Document segment ▸
*** Begin section ***

Friday, 19 September 2008

True Virgins Make Dull Companions

I have a new toy, which Neill has been showing me how to use when doing all kinds of navigational calculations. He swears by it, as does Paul Dewhurst, the CFI, who also happens to have just retained his World Champion status in the internationals in Poland, where accurate navigation is paramount. Surprisingly, though, the others who were around at Flylight when Neill showed me how the "whizzywheel" works, were baffled by it.

The whizzywheel, as I have always called them (though this may be a competitor's tradename) is a circular slide-rule which can be used to calculate airspeeds, fuel consumption, wind drift, true altitude, density altitude etc. It has a wind triangle computer on the back. Initially it looks complicated, but Neill advised me not to try to memorise the functions but just decide what I want to work out, then follow the clear instructions in the handbook. It speeds up calculating a lot and if you have to make a lot of calculations using the same variables, you don't have to do a series of separate calculations; instead you just read off a series of outcomes dependent on the third variable.....and even that sounds like I am over-complicating things. Being able to use it is encouraging when you consider that at school I only ever managed to use my slide-rule as a retractable dagger!

*** End section ***

Given data ▸
*** Begin section ***

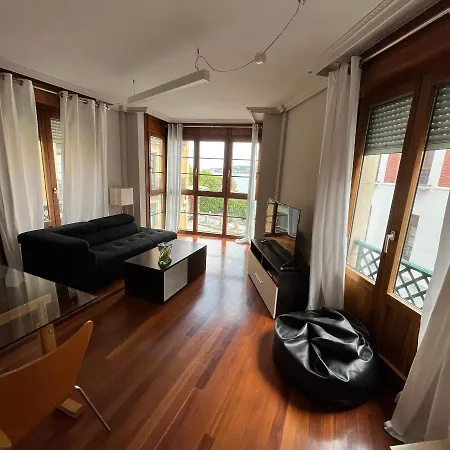 Pisazo Con Vistas Mar, 3habitaciones Y Garaje Incluido Апартаменты *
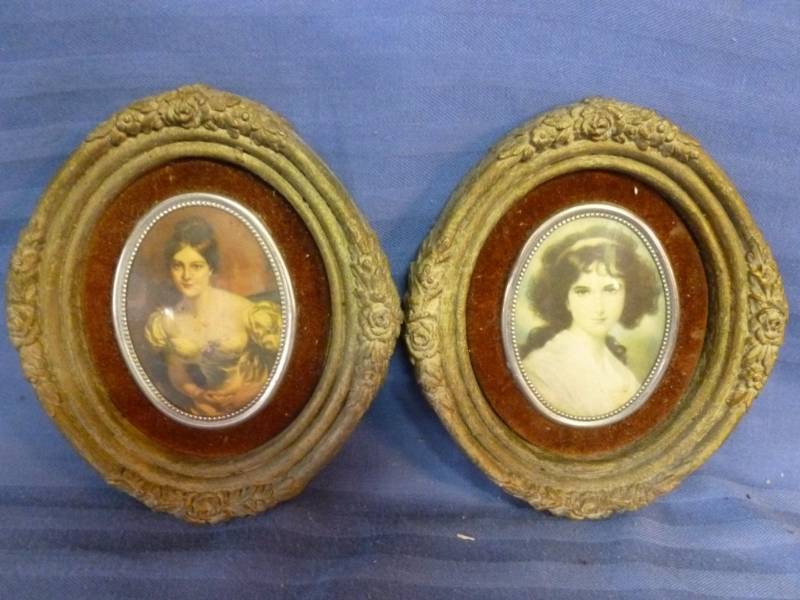 lot 23 image: Vintage Pictures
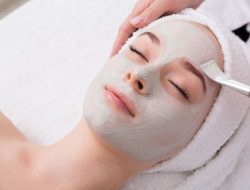 5 Masker Wajah Simple yang Bisa Dibuat Sendiri di Rumah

*** End section ***

Can you copy word for word the passage from the whizzywheel post that begins at the words "Friday, 19 September" and stops after "baffled by it."?

Friday, 19 September 2008

True Virgins Make Dull Companions

I have a new toy, which Neill has been showing me how to use when doing all kinds of navigational calculations. He swears by it, as does Paul Dewhurst, the CFI, who also happens to have just retained his World Champion status in the internationals in Poland, where accurate navigation is paramount. Surprisingly, though, the others who were around at Flylight when Neill showed me how the "whizzywheel" works, were baffled by it.